#### [Problem requirements]
In the passage below about Cuba's doctors, copy out word for word everything from "Mora than 36,000" up to and including "for their work.".

#### [Passage]
━━━━
The dengue fever epidemic has become endemic in the Island. Castro’s regime has always tried to hide the facts, instead of asking the international community for help to eradicate the epidemic. This excellent article about the Dengue Epidemic is a must read:
“THE DENGUE EPIDEMIC IN CUBA”
http://www.lanuevacuba.com/archivo/humb ... o-1eng.htmQuote:
In Cuba it was one doctor per 175 people, in the UK the figure was one doctor per 600 people.
Mora than 36,000 Cuban health workers, most of them doctors, who work overseas in 71 countries according to official figures, brought in $2.3 billion last year, more than any other industry, including tourism. Most of them are paid $150 to $375 a month, 10% to 15% only of the cash or trade benefits the Cuban government pockets in exchange for their work.
Physicians in Cuba are forced to work for a salary of $22 per month (530 pesos) which does not cover even their bare necessities. Many doctors quit the profession and seek jobs in the only industry that offers any chance for economic opportunity and access to dollars, the Cuban tourism industry.
Because so many health workers are working overseas, and others have quit the profession, there is a shortage in Cuba. The situation has become so bad that on December 2007 the vice minister of public health, Joaquín García Salaberría, took the highly unusual step of admitting on Cuban television that there were shortages of doctors and nurses.
━━━━
#### [Records provided]
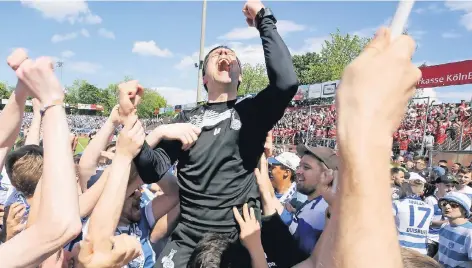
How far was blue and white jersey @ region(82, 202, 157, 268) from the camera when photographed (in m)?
2.49

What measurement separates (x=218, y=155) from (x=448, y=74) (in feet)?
44.3

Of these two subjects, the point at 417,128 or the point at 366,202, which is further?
the point at 417,128

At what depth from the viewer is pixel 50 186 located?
1.24 m

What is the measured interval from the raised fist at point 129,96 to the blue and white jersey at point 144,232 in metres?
1.13

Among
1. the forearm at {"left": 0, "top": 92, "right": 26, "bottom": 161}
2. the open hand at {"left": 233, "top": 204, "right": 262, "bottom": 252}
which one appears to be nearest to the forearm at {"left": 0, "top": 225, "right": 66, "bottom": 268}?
the forearm at {"left": 0, "top": 92, "right": 26, "bottom": 161}

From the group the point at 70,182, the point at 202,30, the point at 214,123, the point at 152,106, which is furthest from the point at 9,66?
the point at 152,106

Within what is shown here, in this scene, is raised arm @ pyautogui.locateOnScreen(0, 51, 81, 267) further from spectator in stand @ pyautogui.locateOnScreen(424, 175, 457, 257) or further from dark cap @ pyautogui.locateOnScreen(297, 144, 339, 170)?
spectator in stand @ pyautogui.locateOnScreen(424, 175, 457, 257)

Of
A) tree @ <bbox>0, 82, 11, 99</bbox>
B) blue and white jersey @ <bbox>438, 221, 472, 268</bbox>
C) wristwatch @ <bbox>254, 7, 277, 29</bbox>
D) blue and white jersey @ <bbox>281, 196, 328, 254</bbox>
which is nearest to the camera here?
wristwatch @ <bbox>254, 7, 277, 29</bbox>

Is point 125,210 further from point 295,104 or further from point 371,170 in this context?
point 295,104

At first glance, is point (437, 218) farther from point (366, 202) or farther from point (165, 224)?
point (366, 202)

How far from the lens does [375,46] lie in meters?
0.63

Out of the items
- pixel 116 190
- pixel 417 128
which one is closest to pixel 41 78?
pixel 116 190

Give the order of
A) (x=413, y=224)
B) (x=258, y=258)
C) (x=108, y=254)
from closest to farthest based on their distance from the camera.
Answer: (x=108, y=254)
(x=258, y=258)
(x=413, y=224)

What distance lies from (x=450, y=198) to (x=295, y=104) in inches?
1007
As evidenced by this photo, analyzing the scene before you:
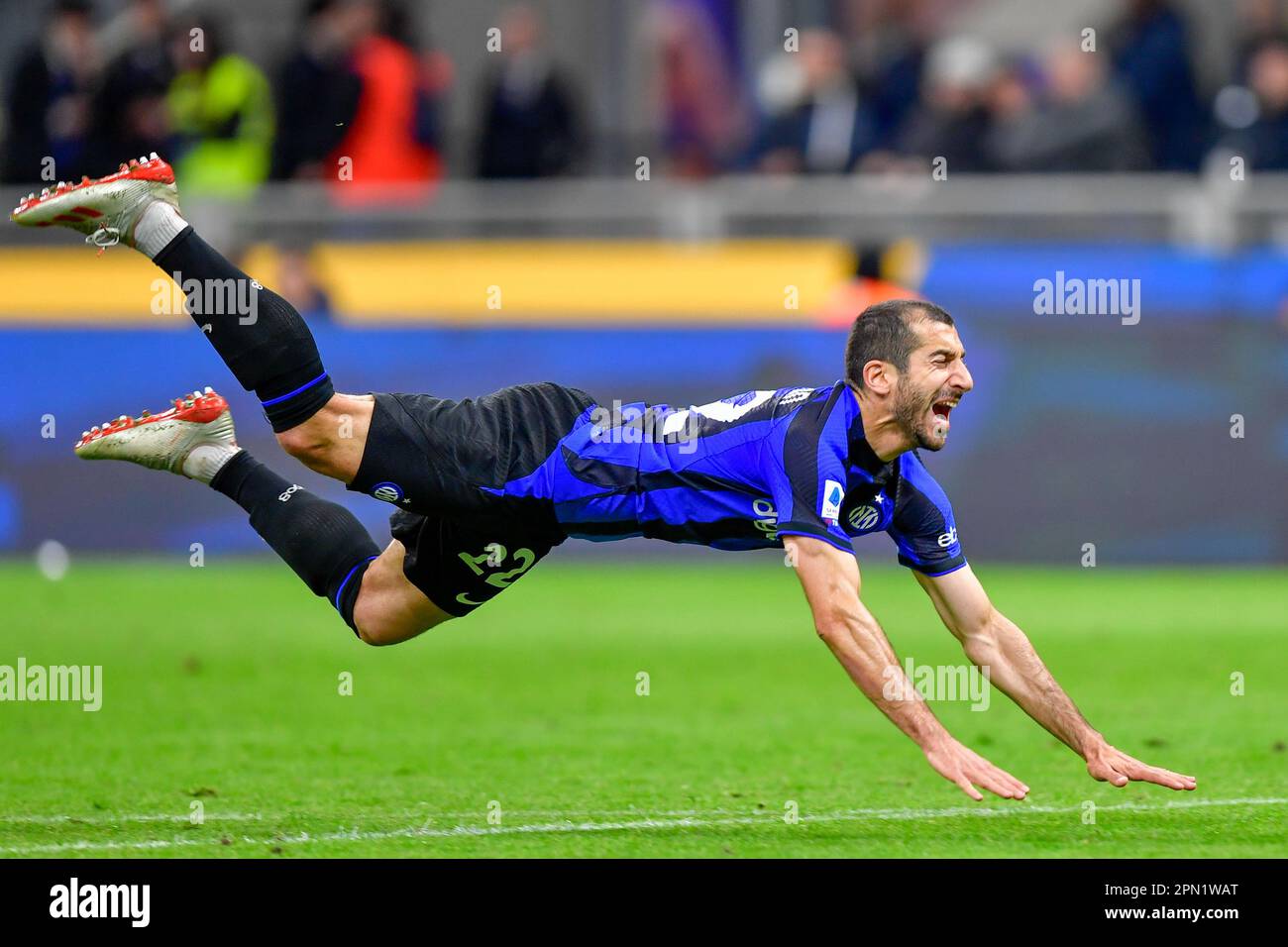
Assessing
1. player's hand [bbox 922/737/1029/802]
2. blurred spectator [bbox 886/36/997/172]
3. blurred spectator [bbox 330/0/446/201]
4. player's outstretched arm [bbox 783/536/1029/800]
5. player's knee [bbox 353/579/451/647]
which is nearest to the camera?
player's hand [bbox 922/737/1029/802]

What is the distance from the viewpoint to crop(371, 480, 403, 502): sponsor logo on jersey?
8.16m

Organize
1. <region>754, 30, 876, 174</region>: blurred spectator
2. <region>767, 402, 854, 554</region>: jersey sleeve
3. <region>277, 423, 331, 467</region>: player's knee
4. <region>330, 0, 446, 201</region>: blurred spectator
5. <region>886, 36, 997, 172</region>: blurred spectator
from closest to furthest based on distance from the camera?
<region>767, 402, 854, 554</region>: jersey sleeve
<region>277, 423, 331, 467</region>: player's knee
<region>886, 36, 997, 172</region>: blurred spectator
<region>754, 30, 876, 174</region>: blurred spectator
<region>330, 0, 446, 201</region>: blurred spectator

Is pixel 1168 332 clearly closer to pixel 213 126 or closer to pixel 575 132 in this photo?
pixel 575 132

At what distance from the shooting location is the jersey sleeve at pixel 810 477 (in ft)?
24.2

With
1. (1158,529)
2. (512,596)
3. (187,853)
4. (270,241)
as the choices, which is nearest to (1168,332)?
(1158,529)

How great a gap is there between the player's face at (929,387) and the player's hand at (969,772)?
1280 mm

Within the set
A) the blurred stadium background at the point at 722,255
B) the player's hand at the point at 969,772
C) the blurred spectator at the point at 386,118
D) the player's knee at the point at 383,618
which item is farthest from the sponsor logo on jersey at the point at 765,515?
the blurred spectator at the point at 386,118

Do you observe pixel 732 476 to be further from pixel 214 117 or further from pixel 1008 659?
pixel 214 117

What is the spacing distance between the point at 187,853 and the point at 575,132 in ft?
41.2

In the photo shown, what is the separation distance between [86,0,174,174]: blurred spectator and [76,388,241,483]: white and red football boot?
980cm

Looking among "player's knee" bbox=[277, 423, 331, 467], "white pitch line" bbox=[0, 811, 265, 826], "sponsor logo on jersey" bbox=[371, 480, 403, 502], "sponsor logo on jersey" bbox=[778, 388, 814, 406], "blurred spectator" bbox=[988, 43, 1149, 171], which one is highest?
"blurred spectator" bbox=[988, 43, 1149, 171]

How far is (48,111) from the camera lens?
1881cm

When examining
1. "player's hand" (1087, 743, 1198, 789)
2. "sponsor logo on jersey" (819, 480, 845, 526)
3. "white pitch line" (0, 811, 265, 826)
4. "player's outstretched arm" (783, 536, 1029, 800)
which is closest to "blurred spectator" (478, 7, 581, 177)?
"white pitch line" (0, 811, 265, 826)

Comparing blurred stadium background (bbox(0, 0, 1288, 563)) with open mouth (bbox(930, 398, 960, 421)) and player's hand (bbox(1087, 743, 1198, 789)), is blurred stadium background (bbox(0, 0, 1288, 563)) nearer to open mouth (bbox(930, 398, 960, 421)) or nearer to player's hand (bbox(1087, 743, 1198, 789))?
open mouth (bbox(930, 398, 960, 421))
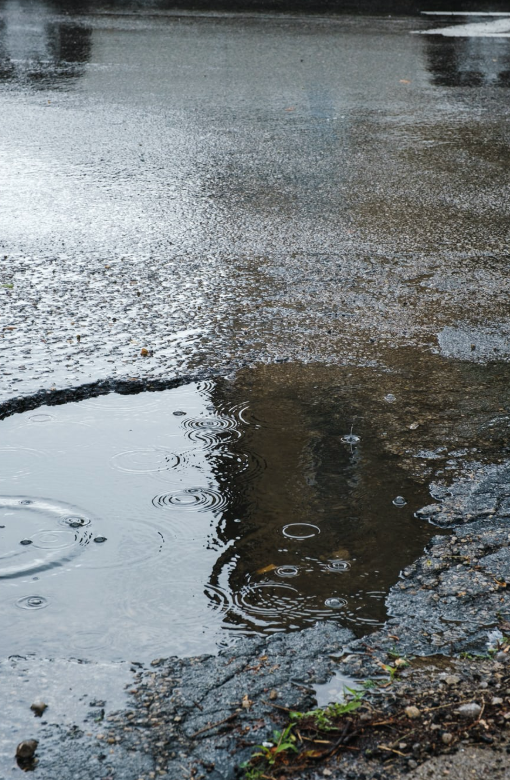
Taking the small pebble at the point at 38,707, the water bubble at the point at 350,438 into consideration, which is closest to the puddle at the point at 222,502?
the water bubble at the point at 350,438

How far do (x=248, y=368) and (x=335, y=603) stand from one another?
1.46 m

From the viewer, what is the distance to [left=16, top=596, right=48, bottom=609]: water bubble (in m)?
2.27

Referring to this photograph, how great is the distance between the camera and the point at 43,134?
6.86 m

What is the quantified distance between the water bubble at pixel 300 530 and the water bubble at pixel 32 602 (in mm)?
768

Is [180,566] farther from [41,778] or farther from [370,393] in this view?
[370,393]

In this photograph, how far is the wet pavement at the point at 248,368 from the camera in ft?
7.37

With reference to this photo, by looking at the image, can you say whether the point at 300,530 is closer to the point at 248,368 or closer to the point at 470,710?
the point at 470,710

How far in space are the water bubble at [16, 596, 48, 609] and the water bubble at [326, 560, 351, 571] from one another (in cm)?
84

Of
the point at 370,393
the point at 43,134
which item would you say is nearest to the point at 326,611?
the point at 370,393

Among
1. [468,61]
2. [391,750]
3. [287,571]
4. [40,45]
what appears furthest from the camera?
[40,45]

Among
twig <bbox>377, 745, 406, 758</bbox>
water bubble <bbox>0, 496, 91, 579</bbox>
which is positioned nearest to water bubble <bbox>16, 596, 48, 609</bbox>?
water bubble <bbox>0, 496, 91, 579</bbox>

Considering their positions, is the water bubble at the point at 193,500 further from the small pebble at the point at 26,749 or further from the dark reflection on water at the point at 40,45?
the dark reflection on water at the point at 40,45

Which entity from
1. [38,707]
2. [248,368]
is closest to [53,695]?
[38,707]

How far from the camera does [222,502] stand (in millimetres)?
2719
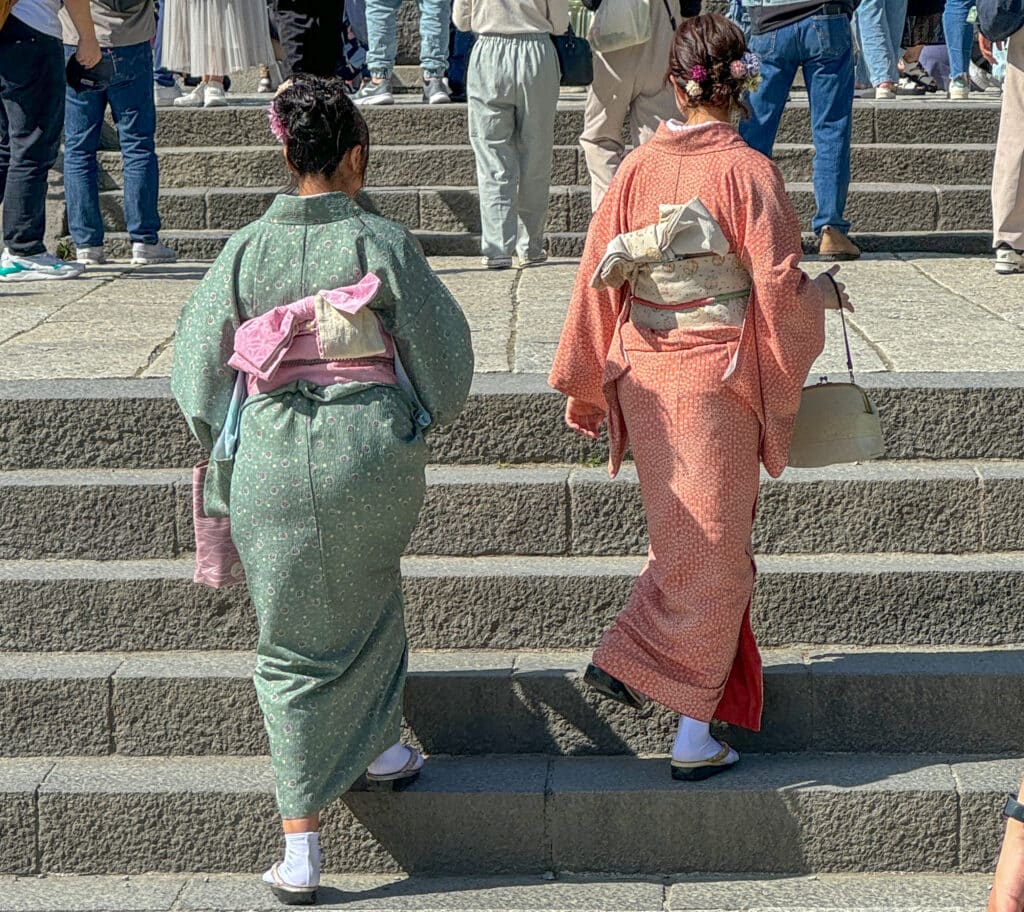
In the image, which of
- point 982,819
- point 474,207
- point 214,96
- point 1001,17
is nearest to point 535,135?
point 474,207

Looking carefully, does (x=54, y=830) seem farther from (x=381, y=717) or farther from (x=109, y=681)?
(x=381, y=717)

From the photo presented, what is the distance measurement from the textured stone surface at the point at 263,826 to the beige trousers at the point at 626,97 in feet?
12.6

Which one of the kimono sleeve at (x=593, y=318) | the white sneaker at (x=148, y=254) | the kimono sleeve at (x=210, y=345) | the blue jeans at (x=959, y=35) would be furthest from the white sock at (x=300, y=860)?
the blue jeans at (x=959, y=35)

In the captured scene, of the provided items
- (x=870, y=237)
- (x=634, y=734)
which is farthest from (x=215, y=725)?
(x=870, y=237)

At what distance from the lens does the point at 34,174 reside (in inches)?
272

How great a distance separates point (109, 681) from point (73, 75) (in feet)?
12.4

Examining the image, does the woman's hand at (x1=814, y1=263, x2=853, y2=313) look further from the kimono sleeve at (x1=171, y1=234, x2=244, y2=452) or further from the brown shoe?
the brown shoe

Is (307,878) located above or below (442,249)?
below

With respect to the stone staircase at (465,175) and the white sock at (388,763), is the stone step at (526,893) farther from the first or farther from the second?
the stone staircase at (465,175)

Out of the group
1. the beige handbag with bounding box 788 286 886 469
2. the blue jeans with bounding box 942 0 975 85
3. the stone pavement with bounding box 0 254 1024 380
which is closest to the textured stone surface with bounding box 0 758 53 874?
the stone pavement with bounding box 0 254 1024 380

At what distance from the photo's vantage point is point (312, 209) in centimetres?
362

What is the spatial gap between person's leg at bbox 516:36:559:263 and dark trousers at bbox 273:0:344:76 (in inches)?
62.8

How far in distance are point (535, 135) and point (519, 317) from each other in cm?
136

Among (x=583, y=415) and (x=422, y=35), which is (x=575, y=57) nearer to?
(x=422, y=35)
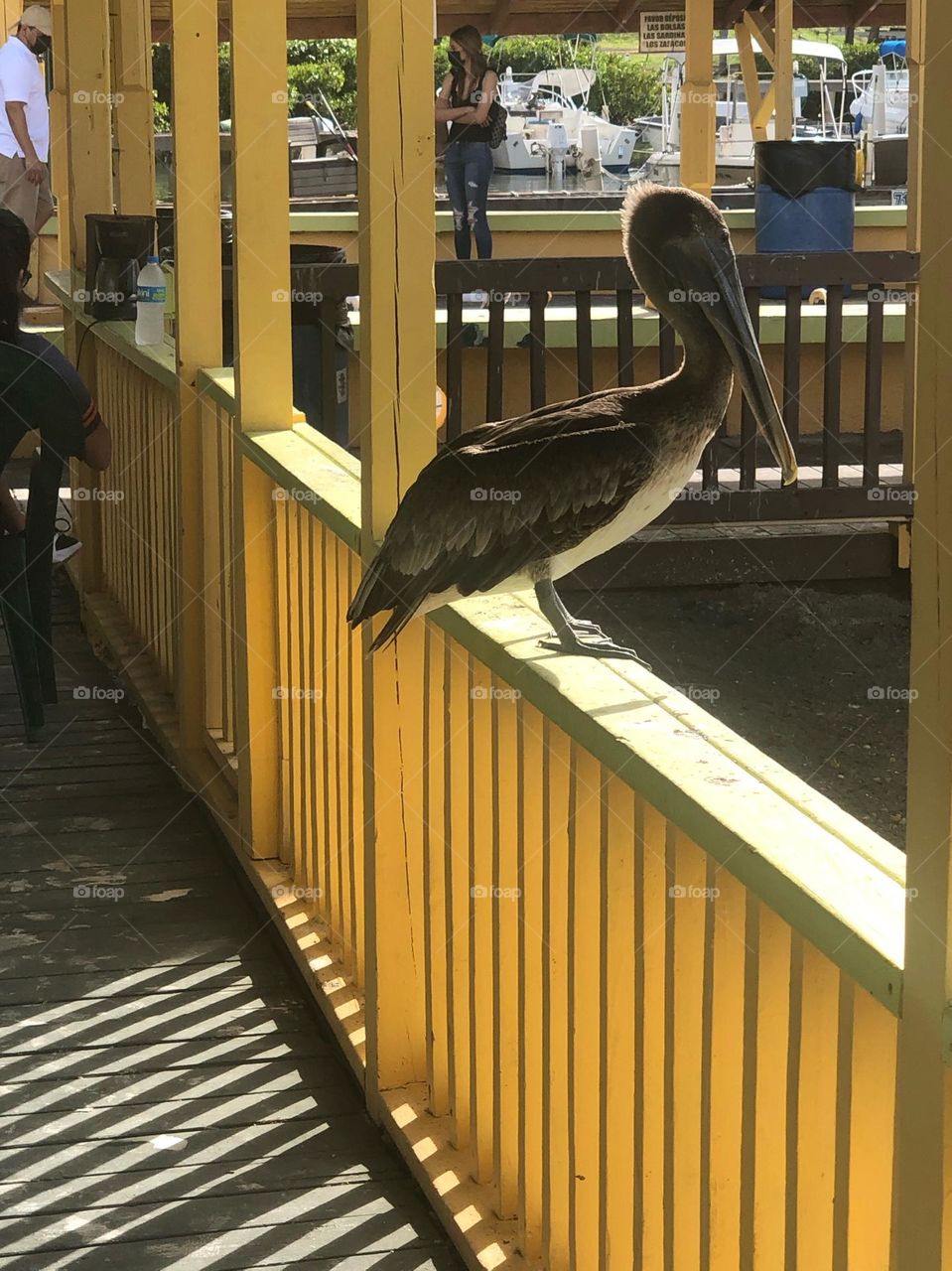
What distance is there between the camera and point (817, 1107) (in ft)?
5.97

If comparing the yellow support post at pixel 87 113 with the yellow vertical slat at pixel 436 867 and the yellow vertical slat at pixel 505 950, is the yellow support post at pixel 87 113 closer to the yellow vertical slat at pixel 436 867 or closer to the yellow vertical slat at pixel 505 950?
the yellow vertical slat at pixel 436 867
━━━━
#### [Result of this exercise]
Mora than 36,000 Cuban health workers, most of them doctors, who work overseas in 71 countries according to official figures, brought in $2.3 billion last year, more than any other industry, including tourism. Most of them are paid $150 to $375 a month, 10% to 15% only of the cash or trade benefits the Cuban government pockets in exchange for their work.